Original Post May 24, 2022, 4:21 pm –
During the announcement of the Ryzen 7000 processors, AMD showed a slide stating that the respective AM5 platform natively supports up to 170 watts. However, what exactly is meant by this number has not been clarified until now. Meanwhile, the red team gave Tom’s Hardware’s Paul Alcorn more information.

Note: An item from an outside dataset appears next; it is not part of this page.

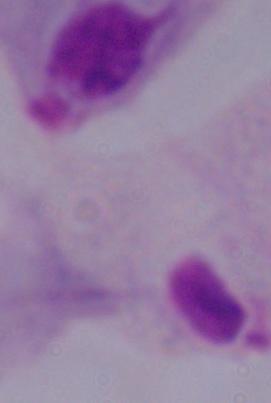
Summary:
  - Modality: photomicrograph
  - Magnification: 1000x
  - Identification: trichomonadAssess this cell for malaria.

For example, AMD announced that the AM5 processor leg has Packet Power Monitoring of up to 170 W. This is 28 watts more than the 142 W maximum for AM4 processors with 105 W tdp. This peak value is higher than tdp, so the latter will practically be less than 170 W for Zen 4 based chips. .
As usual, AMD uses a PPT ratio of 1.35 compared to TDP. So in theory, the most powerful Ryzen 7000 SKUs can get a TDP rating of around 125W, or about 20% more than their predecessors. However, there is no guarantee that this will be the case in this generation.
This extra boost can help boost clock speeds: Ghostwire: During a demonstration in Tokyo, an overlay shows that an unknown sku can be boosted to less than 5.52 GHz. Also, the 16-head Ryzen 7000 processor claims to perform up to 31% faster in Blender compared to the Intel Core i9-12900K (16c/24t).
Update May 27, 2022, 08:29 –
AMD has informed Tom’s Hardware that the aforementioned 170 W actually refers to tdp rather than ppt. This means that the AM5 socket has a Packet Power Monitor of 230 watts, an increase of 62% compared to the most powerful AM4 chips (142 W). AMD’s Robert Hallock confirmed on Reddit that there are actually Ryzen 7000 skus handling this tdp.
According to Hallock, the Ryzen 7000 hexadecacore on display at Ghostwire: Tokyo has a TDP of less than 170W, achieving an all-core boost clock of 5 to 5.5GHz.